Surtout que, de façon prévisible, Donald Trump a sorti mardi son arme favorite dans ses négociations bilatérales, la suspension du décret (90 jours) pour entamer les négociations avec une épée de Damoclès bien positionnée à son avantageZTE, autre société chinoise, avait en 2016 déjà été menacée de la sorte mais Donald Trump n'était pas allé jusqu'au bout - comme le veut la dissuasion nucléaire - et ZTE avait pu reprendre ses opérations. La guerre des nerfs avec la Chine est engagée qui ne manquera pas de riposter.
Pour GreenSI Google se retrouve dans une position délicate avec son annonce au monde entier que ses services indispensables sont une arme, alors qu'il déploie depuis des années une énergie importante à justement montrer qu'il n'a pas de position dominante (au moment ou certains veulent démanteler Facebook) ...

Huawei a immédiatement riposté en mettant sur la table les dizaines de milliers d'emplois américains qui seraient impactés. Puis la riposte s'est organisée et GreenSI était à Monaco à la conférence de Huawei sur la 5G dans la SmartCity, prévue de longue date dans le cadre de la première édition de ReadyForIT, qui tombait le jour des déclarations de son fondateur Ren Zhengfei. C'est Shi Weillang le DG France qui a répondu aux interrogations de ces deux derniers jours. 

Un Huawei qui est loin de se laisser intimider et veut protéger ses 180.000 employés dans le monde.
Monaco va prochainement annoncer le déploiement massif de la 5G - technologie Huawei avec Monaco Telecom dont Free détient une part du capital - et met le numérique au premier plan pour son développement futur. Monaco va donc devenir le premier pays entièrement couvert par la 5G, bon je sais c'est plus facile sur 2 km2, mais ça sonne bien quand on l'écrit ;-)
C'est donc un Huawei combatif, qui devant un parterre de plus de 200 DSI, a expliqué calmement pourquoi il était préparé, à court terme et à moyen terme à s'adapter et à poursuivre sa mission dans les infrastructures et les terminaux.Huawei a un plan B, préparé il y a 10 ans, qui va nécessairement fragmenter un peu plus Android sur son socle open source, et qui devra trouver des partenaires en termes de Cloud et d'applications. Cela prendra du temps, de l'argent, mais quand on pense à ce que Alibaba et Tencent ont fait en Chine en 10 ans, on ne voit pas trop où est le problème.

Et puis on a embrayé sur les capacités de la 5G de Huawei sur les infrastructures et bien sûr, sur les terminaux où Huawei a de l'avance avec sa propre puce. La bataille va être passionnante, et même si Donald Trump fait marche arrière dans les 90 jours, elle laissera des traces sur la confiance toute relative dans un écosystème américain qui ne s'était jamais trop politisé.
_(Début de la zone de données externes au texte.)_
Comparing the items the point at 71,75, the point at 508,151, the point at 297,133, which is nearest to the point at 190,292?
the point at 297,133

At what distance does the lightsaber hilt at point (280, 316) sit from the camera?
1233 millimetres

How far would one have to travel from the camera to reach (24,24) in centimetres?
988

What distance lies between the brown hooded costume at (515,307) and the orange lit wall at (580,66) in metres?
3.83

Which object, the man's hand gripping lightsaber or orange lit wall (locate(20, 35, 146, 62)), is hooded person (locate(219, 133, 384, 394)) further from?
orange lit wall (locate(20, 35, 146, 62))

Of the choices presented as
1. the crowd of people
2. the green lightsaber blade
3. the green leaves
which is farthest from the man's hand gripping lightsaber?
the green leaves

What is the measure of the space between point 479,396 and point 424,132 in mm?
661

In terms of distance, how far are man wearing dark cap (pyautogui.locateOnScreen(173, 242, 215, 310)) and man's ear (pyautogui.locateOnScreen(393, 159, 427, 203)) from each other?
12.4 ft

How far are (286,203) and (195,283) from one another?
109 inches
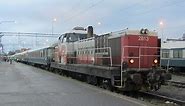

Pour GreenSI cela conduira à des décisions qui vont développer un internet plus fragmenté qu'il faudra prendre en compte dans les stratégies globales.
L'Europe, une fois de plus, assiste à la partie et pourrait même être impactée à court terme, si elle ne sait pas investir dans ses champions européens de la 5G comme Orange, le Suédois Ericsson ou le britannique Vodafone (quid du Brexit ?). Mais des investissements morcelés conduiront aussi à des solutions européennes fragmentées, alors que le choix des fréquences à utiliser en Europe n'a pas encore été homogénéisé et que les délais des procédures d'attribution amènent de l'incertitude.

En Italie, qui aurait du mal à boucler ses fins de mois, les prix des enchères 5G ont explosé. En Allemagne les opérateurs ont remis en cause les conditions d'attribution. En France, ce sera à suivre, mais le débat 3 ou 4 opérateurs revient régulièrement. Ne serait-il pas temps de mettre fin à cette démarche d'appel d'offres et d'utiliser les montants de licences ("raisonnables") pour faire des investissements en commun, au lieu de renflouer les caisses des États. Le tout dans le silence général des élections européennes...

Et les entreprises françaises dans tous ça ?
Elles vont devoir être prudentes à moyen terme, à la fois sur les terminaux, sur leurs futurs investissement dans la 5G et certainement à faire le deuil d'un Internet homogène comme on l'a toujours connu
La mondialisation a peut-être marqué une étape cette semaine.